Quinto, homenageando profissionais da saúde, voluntários e outras personalidades que já se destacaram ou vierem a se destacar no combate à pandemia.

MPD —Como organizar um movimento de classe com pessoas que têm ideologias políticas diferentes em um momento de polarização? Qual o denominador comum que o associado deve ter?

Airton Florentino de Barros — No meu modo de ver, as discussões ligadas às chamadas lutas identitárias, por serem em princípio desagregadoras, só deveriam ser levadas a efeito excepcionalmente. Nessa época de polarização política, deveríamos procurar pontos de convergência ideológica como bandeiras a serem defendidas.
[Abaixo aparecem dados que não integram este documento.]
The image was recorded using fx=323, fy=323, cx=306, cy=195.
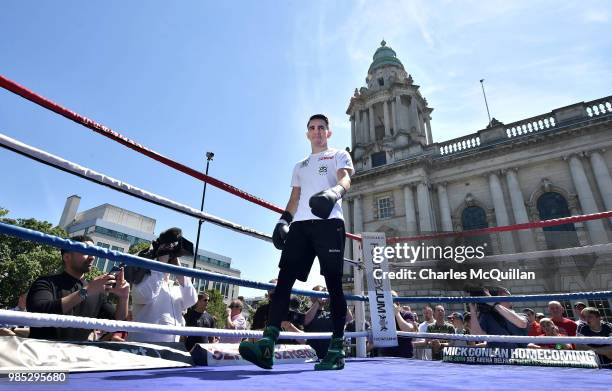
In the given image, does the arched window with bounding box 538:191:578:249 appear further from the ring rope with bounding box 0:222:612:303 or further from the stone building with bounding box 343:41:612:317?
the ring rope with bounding box 0:222:612:303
Por exemplo, ninguém no MP parece discordar de que precisamos defender:

– o refinanciamento do sistema de produção industrial e tecnológica nacional, com um programa de desenvolvimento sustentável sob os aspectos econômico, político e sócio-ambiental;

– o estabelecimento de uma política de renda familiar e individual, com pleno emprego;

– a reestruturação da educação pública no ensino fundamental com a devida prioridade;

– o fortalecimento do SUS e aprimoramento dos planos privados de saúde;

– o cumprimento de normas de proteção do cidadão na abordagem policial; …

MPD — Qual deve ser o papel do MPD no presente e no futuro?

Airton Florentino de Barros — Continuar, no presente, lutando pela democratização interna do MP e pela defesa do Estado Democrático de Direito. Redefinir seu objeto estatutário, de outro lado, para torná-lo mais amplo e com maior possibilidade de concretizar-se no futuro próximo.

MPD — O senhor é especialista na legislação que trata da questão indígena. O que falta nesta lei? Ou é o caso de falhas na fiscalização e aplicação da lei?

Airton Florentino de Barros — O Estatuto do Índio (Lei 6.001/73) já tem 50 anos e previu, no seu artigo 65, o prazo de cinco (5) anos para que se fizesse a demarcação de todas as terras indígenas.

Esse prazo não foi cumprido. E, por isso, foi novamente imposto o mesmo prazo de cinco (5) anos, agora sob comando constitucional (CF, 1988, ADCT, art.67).

No entanto, a CF já tem mais de 30 anos e esse prazo foi descumprido mais uma vez.

Essa deveria ser uma luta também do MPD, até porque, com a demarcação de terras indígenas, grande parte das florestas nacionais ficará naturalmente protegida (os índios são os únicos verdadeiros protetores das florestas), além de tornar menos penosa a fiscalização do desmatamento e de explorações ilegais das áreas excluídas da demarcação.

Tudo no interesse das atuais e futuras gerações nacionais e do planeta.

MPD — O senhor também é um notório crítico do sistema bancário brasileiro. Falta uma legislação mais dura para este setor?

Airton Florentino de Barros — Entendo que a legislação nacional já conta com instrumentos para evitar a nociva concentração bancária. O grande problema está na inoperância, para dizer o menos, do CADE e do Banco Central.

A concentração de poucas grandes empreiteiras, como é público e notório pela recente experiência nacional, trouxe uma promiscuidade entre empresários, candidatos e agentes públicos do alto escalão da república, que forjavam resultados eleitorais conforme a sua conveniência, sob um festival de propinas e troca de favores.

Com os bancos é exatamente o que ocorre. Só a ingenuidade levaria o brasileiro, a esta altura, a acreditar que nenhum dos cinco grandes bancos nacionais, detentores de 85% do sistema de crédito no país, não se tenha envolvido seriamente nos crimes que a Lava-Jato, com seus conhecidos abusos, efetivamente apurou e até seletivamente ocultou.

Ademais, para que o financiamento do sistema de produção nacional volte aos níveis dos tempos de elevado PIB anual, indispensável é que novos bancos sejam autorizados a funcionar no país, restabelecendo-se a livre concorrência no mercado financeiro, no interesse público nacional.